Transfer beam is a horizontal structure that transfers heavy gravity loads from the above structural elements to the below structures. These are beam elements that are mainly employed in the design of high-rise building structures. They are designed to take up load more than what a normal beam is designed for.
|Fig.1. 500 North Michigan Avenue|
The transfer beam can be explained by studying a real example of the 25 storey office building, 500 North Michigan Avenue in Chicago. The transfer beam provided at the ground floor is designed at a depth of 1.7m. These are supported by column spanning at a clear distance of 3.5m. If you check the fig.2, the ground floor front view is shown, that gives the idea about the transfer beam.
|Fig.2. 500 North Michigan Avenue - Ground Floor - Transfer Beam|
As shown in the figure-2 above, the transfer beam is supported by two columns and it takes the single column point load above.
The figure-3 above shows a 178.6m high rise building which is a tubular structure that have closely spaced columns.

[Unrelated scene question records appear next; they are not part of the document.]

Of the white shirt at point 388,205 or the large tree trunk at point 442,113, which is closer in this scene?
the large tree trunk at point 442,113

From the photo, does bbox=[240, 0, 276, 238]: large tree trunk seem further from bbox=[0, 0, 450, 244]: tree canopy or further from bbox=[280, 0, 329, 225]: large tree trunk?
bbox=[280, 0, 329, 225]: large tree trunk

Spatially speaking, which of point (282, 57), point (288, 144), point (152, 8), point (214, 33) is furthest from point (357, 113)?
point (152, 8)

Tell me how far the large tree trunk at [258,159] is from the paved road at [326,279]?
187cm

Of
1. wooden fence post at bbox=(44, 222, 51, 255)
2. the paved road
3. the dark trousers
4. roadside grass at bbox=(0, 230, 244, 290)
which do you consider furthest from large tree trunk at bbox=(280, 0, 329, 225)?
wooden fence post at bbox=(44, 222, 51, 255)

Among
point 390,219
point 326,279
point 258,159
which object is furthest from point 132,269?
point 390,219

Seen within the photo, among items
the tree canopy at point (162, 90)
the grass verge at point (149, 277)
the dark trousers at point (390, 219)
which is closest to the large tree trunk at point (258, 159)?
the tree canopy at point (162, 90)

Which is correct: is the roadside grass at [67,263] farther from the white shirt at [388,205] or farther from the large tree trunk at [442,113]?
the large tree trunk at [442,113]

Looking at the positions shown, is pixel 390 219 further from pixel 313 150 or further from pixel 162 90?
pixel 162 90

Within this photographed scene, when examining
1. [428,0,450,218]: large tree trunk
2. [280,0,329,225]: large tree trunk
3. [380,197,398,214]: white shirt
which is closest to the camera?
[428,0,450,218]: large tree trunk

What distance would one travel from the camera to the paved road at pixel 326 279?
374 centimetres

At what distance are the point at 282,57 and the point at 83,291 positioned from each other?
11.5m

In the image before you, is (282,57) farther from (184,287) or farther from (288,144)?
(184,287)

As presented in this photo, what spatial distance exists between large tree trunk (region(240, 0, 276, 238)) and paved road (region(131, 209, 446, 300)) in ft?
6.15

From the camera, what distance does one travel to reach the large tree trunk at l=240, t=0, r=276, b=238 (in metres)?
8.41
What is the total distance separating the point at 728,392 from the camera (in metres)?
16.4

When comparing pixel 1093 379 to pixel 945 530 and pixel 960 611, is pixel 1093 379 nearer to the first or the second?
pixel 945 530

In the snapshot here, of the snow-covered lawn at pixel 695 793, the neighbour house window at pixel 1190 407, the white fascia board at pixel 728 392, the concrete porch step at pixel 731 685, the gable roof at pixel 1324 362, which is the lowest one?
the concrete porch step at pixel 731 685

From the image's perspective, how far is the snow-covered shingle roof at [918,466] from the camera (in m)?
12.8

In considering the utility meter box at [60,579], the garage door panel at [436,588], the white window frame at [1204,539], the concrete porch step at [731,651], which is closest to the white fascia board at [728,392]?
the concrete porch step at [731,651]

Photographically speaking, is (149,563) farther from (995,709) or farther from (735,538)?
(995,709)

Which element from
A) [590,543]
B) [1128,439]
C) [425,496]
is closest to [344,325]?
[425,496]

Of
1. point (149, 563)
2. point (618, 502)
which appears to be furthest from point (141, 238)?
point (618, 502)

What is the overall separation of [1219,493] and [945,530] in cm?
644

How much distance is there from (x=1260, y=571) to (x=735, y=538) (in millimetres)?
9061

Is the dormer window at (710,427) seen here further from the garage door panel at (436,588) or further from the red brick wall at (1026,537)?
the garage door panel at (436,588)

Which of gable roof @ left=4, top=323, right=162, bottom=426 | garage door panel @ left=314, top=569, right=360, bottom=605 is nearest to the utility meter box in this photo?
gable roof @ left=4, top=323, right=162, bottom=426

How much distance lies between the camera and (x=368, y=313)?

The beams as shown are perforated as provisions for windows. The structure also posses a heavy transfer beam that have a depth of 4.2m. It is supported by columns placed at a clear span of 7.5m to take heavy column loads from above.
Load Action in Transfer Beam
Transfer beams predominantly transfer the loads to the below structure by shearing action. Unlike normal beams, where the gravity loads are transferred through flexural action. Transfer beams are built continuously and monolithically with the spanning supports. It provides a load path when there comes a redundancy.
Also Read: What is Flexural Member?
|Load Transfer Through Transfer Beam|
We don't have to bother about deflection in case of normal beams. In case of normal beams, satisfying the deflection condition as per the code will just be enough. But in case of transfer beam, a deflection in transfer beam make the floor above to deflect. Hence, it is differently designed as it is subjected more non-linear stresses that are caused by the large concentrated point loads above it. Hence, the region of load action is discontinuous. So, we cannot employ linear elastic theory.
The load path in the figure-3 shows the need for transfer beam. If all the columns were aligned top to bottom, there was no need for transferring medium. But when a shift in column location as shown in figure-3 is required, a transfer structure is necessary to lead the load transfer.
Design of Transfer Beam
A transfer beam is more subjected to shear. The design of transfer beam is either done by deep beam method or strut & tie model, based on the assumptions chosen.
Th transfer beam is subjected to non-linear stresses that demands for ductile design. The shear failure predominant in transfer beam structure results in sudden or brittle failure. Hence, these structures demand ductile designing.
The requirement of transfer beam is a critical decision as it can be subjected to large critical stresses. But the need for free column spaces in the ground floor demand the need for transfer beam.